03-29-2013 12:55 PM
What is the break-down of arbitration ID for extended message?
Is it:
| x | x | 1 | 11-bits standard | 18-bits extended |
^ ^ ^ ^
msb lsb msb lsb
or
| x | x | 1 | 18-bits extended | 11-bits standard |
^ ^ ^ ^
msb lsb msb lsb
I couldn't find this information. I need to map CAN message structure in Freescale implementation which is as follows (32-bit):
| 11-bits standard | SRR | IDE | 18-bits extended | RTR |
^ ^ ^ ^
msb lsb msb lsb
where SRR => Substitute Remote Request bit (remote request for standard ID)

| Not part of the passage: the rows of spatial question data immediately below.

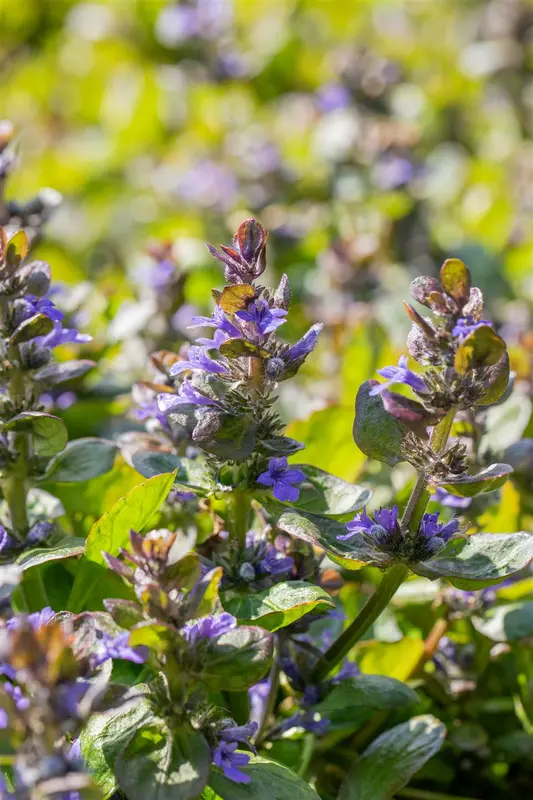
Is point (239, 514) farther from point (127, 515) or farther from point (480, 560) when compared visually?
point (480, 560)

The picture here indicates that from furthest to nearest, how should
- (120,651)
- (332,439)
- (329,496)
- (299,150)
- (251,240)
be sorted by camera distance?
(299,150) → (332,439) → (329,496) → (251,240) → (120,651)

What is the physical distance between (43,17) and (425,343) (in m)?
3.54

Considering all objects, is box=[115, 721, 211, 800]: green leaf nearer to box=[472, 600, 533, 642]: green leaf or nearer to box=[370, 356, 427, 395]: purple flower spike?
box=[370, 356, 427, 395]: purple flower spike

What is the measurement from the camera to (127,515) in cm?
101

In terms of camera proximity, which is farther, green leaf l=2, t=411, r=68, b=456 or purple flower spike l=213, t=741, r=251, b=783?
green leaf l=2, t=411, r=68, b=456

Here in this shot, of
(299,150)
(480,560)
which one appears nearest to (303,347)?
(480,560)

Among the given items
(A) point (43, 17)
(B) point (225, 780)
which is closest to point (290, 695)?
(B) point (225, 780)

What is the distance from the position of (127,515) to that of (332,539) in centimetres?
21

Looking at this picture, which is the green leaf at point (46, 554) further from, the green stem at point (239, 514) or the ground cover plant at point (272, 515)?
the green stem at point (239, 514)

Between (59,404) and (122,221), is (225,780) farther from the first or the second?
(122,221)

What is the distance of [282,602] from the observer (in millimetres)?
930

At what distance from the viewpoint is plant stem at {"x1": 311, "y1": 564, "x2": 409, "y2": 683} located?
3.29ft

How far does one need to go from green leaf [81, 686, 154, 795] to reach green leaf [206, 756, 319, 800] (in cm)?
9

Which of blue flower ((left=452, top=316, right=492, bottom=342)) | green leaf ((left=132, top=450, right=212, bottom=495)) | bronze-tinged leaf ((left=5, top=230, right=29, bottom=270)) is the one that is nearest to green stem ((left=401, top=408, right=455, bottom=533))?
blue flower ((left=452, top=316, right=492, bottom=342))
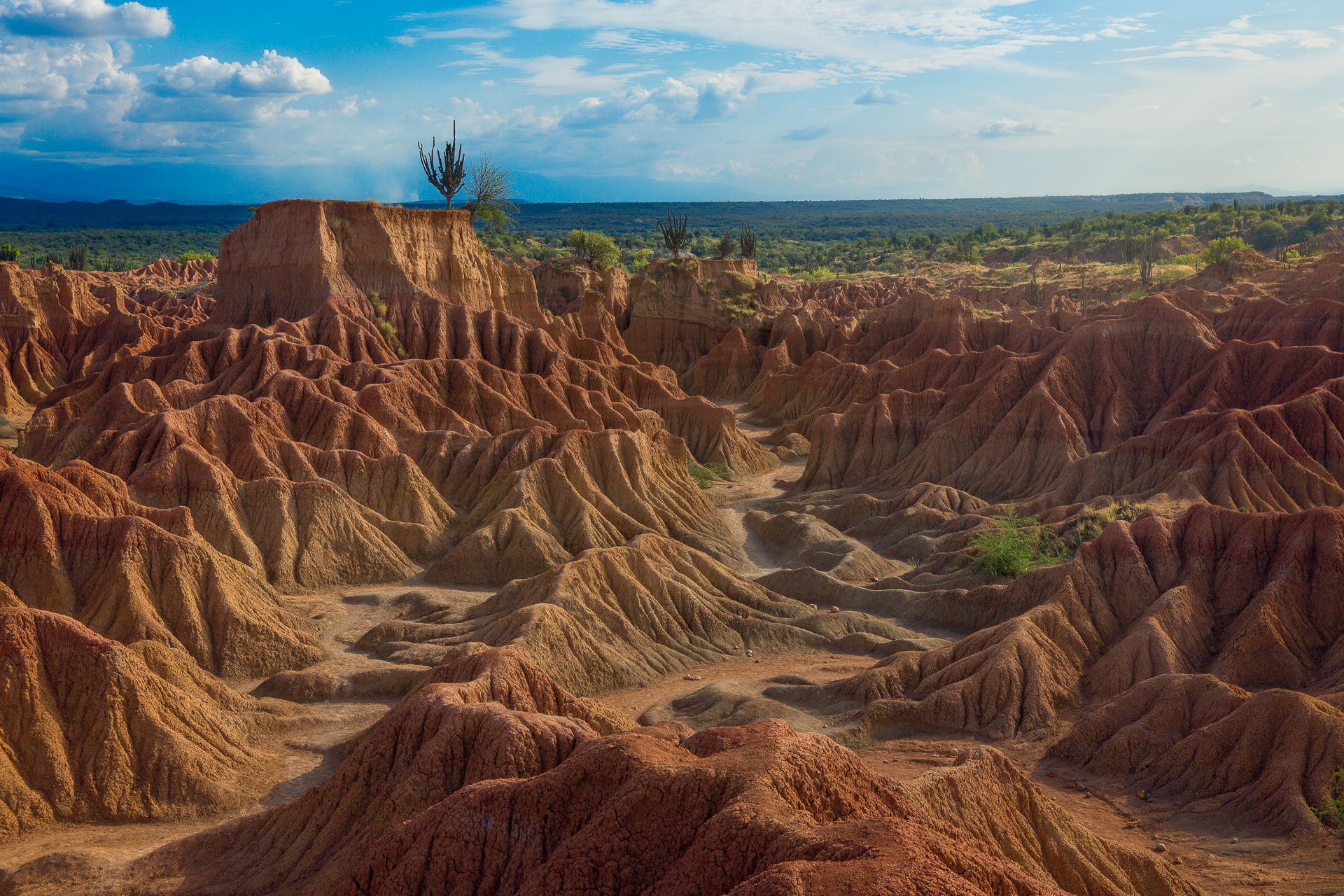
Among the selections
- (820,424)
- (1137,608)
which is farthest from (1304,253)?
(1137,608)

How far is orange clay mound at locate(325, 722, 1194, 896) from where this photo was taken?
1335cm

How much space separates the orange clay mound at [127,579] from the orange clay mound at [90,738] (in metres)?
7.09

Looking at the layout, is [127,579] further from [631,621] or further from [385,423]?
[385,423]

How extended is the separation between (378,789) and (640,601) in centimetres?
1938

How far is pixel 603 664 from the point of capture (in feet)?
119

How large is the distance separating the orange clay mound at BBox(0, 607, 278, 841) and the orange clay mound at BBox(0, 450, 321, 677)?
7087 millimetres

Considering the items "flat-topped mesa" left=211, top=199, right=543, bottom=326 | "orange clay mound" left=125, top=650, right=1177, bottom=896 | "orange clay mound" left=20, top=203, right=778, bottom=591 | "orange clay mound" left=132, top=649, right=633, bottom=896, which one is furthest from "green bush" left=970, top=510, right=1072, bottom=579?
"flat-topped mesa" left=211, top=199, right=543, bottom=326

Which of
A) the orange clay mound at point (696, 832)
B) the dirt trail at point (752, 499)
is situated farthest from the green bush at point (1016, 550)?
the orange clay mound at point (696, 832)

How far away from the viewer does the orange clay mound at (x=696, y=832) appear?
13.4 metres

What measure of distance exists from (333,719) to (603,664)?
31.8ft

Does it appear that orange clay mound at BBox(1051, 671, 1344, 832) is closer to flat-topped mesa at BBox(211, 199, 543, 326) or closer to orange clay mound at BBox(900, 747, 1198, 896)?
orange clay mound at BBox(900, 747, 1198, 896)

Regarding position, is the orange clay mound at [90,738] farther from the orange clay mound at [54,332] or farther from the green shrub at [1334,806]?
the orange clay mound at [54,332]

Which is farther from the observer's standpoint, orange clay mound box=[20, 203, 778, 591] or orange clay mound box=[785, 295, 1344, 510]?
orange clay mound box=[785, 295, 1344, 510]

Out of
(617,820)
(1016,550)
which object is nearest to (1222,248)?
(1016,550)
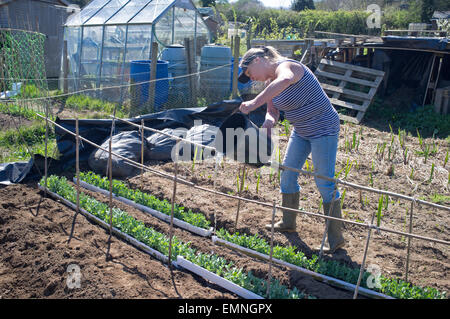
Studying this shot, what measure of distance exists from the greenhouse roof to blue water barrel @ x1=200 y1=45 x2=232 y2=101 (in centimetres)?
147

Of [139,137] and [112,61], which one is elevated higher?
[112,61]

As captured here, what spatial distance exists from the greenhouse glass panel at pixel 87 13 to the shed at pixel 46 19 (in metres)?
3.05

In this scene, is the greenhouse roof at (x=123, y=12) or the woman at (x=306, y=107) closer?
the woman at (x=306, y=107)

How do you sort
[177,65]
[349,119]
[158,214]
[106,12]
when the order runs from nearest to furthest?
1. [158,214]
2. [349,119]
3. [177,65]
4. [106,12]

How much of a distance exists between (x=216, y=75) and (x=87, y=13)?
4279 millimetres

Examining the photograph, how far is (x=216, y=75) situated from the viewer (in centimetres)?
859

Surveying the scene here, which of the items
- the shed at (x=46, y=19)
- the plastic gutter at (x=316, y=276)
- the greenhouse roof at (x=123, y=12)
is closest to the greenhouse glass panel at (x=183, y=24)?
the greenhouse roof at (x=123, y=12)

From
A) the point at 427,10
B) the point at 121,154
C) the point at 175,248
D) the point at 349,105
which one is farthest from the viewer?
the point at 427,10

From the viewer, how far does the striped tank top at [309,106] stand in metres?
2.92

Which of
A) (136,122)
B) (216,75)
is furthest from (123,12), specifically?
(136,122)

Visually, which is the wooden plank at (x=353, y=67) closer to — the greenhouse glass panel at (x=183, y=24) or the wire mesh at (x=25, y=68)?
the greenhouse glass panel at (x=183, y=24)

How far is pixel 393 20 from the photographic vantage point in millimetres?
21062

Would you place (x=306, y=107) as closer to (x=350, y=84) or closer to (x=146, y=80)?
(x=146, y=80)
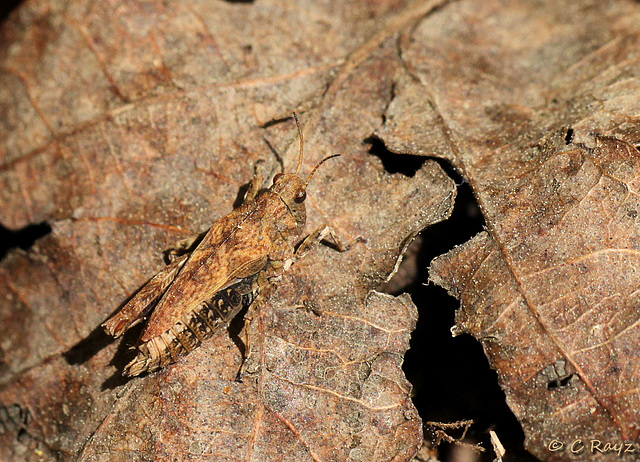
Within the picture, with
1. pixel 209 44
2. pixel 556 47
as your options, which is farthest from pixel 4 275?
pixel 556 47

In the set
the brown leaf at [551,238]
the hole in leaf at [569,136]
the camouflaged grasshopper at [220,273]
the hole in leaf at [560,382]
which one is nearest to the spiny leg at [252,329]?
the camouflaged grasshopper at [220,273]

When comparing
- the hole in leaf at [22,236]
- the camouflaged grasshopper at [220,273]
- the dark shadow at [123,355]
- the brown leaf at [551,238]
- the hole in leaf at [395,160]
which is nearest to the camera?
the brown leaf at [551,238]

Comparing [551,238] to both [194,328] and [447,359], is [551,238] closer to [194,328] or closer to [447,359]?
[447,359]

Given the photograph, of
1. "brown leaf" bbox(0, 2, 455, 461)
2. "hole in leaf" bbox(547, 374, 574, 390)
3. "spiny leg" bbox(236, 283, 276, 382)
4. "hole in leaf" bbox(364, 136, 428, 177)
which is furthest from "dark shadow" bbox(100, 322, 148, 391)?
"hole in leaf" bbox(547, 374, 574, 390)

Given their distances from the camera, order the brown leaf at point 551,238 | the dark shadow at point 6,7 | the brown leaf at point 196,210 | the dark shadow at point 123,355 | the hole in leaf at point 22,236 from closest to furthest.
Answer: the brown leaf at point 551,238, the brown leaf at point 196,210, the dark shadow at point 123,355, the hole in leaf at point 22,236, the dark shadow at point 6,7

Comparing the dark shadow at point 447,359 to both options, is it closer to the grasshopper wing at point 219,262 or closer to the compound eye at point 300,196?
the compound eye at point 300,196

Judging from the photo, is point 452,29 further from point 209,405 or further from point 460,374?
point 209,405

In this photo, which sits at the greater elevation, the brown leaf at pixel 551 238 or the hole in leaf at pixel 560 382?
the brown leaf at pixel 551 238
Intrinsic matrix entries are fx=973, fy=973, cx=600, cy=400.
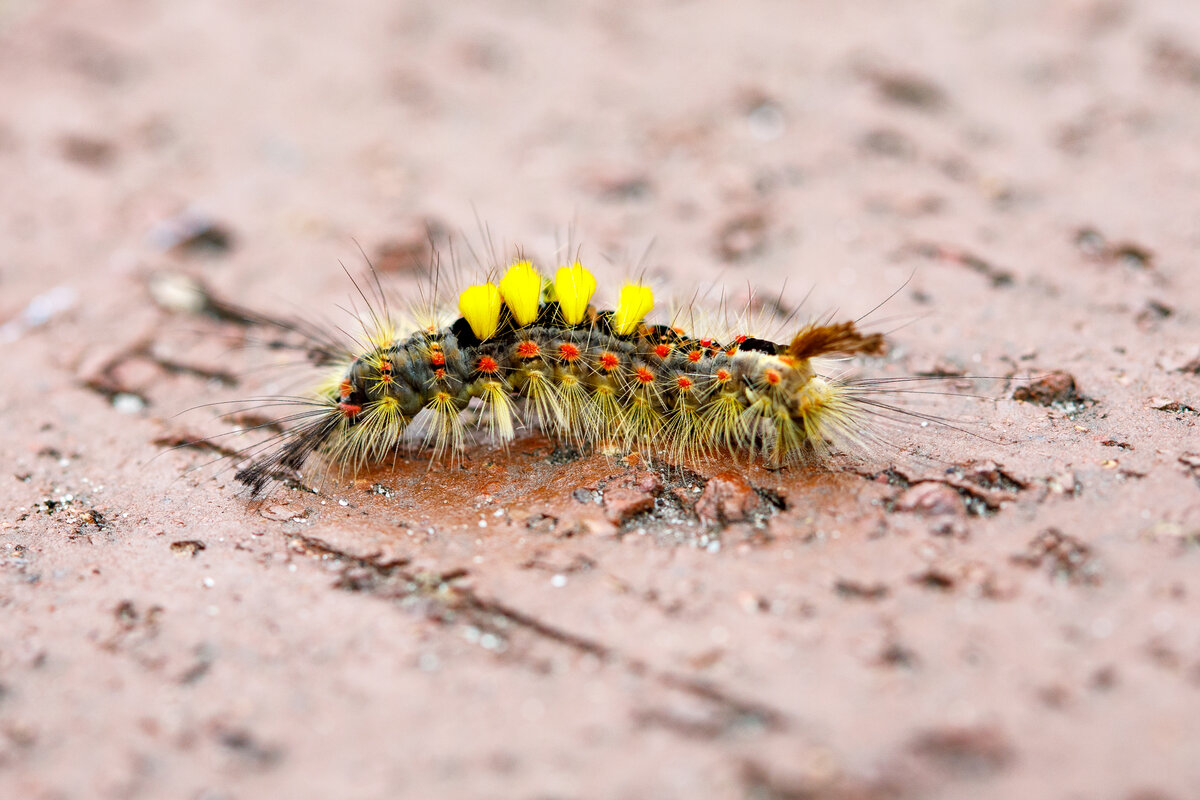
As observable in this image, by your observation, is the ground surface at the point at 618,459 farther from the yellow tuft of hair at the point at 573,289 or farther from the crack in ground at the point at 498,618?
the yellow tuft of hair at the point at 573,289

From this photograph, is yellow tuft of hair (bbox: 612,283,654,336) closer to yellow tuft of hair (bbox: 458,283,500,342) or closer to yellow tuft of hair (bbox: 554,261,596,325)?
yellow tuft of hair (bbox: 554,261,596,325)

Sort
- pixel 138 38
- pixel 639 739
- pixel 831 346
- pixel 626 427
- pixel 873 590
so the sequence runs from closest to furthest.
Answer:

IDE => Extended ID bit. 1 => extended id, 0 => standard id
RTR => Remote Request for extended ID
Please advice.
Solved! Go to Solution.
04-03-2013 12:13 PM
The question itself was incorrect. I figured it out. There is nothing like:
| x | x | 1 | 11-bits standard | 18-bits extended |
^ ^ ^ ^
msb lsb msb lsb
or
| x | x | 1 | 18-bits extended | 11-bits standard |
^ ^ ^ ^
msb lsb msb lsb
it is just as follows:
for extended:
| x | x | 1 | 29-bits extended |
^ ^
msb lsb
for standard:
| x | x | 0 | <18-bits padded with zeroes> | 11-bits standard |
^ ^
msb lsb
The confusion came out from tx/rx buffer description in freescale MSCAN.
04-03-2013 12:26 PM
The CAN bus doesn't send 18 0-byte padded bytes for a standard ID.
Most hardware has a 32-bit register for the ID.
For a 29-bit ID, you fill up 28:0. For an 11-bit ID, you fill up 28:18 with the ID.
One of the upper bits 31, 30, or 29 indicates whether the ID is standard or extended for the sake of the transmission.
04-03-2013 12:51 PM
Thanks a lot. In our project, we use 29-bits (extended ID).
So, I guessed, the upper 18 bits would be padded to keep bit numbering to start from bit 0 for both standard and extended.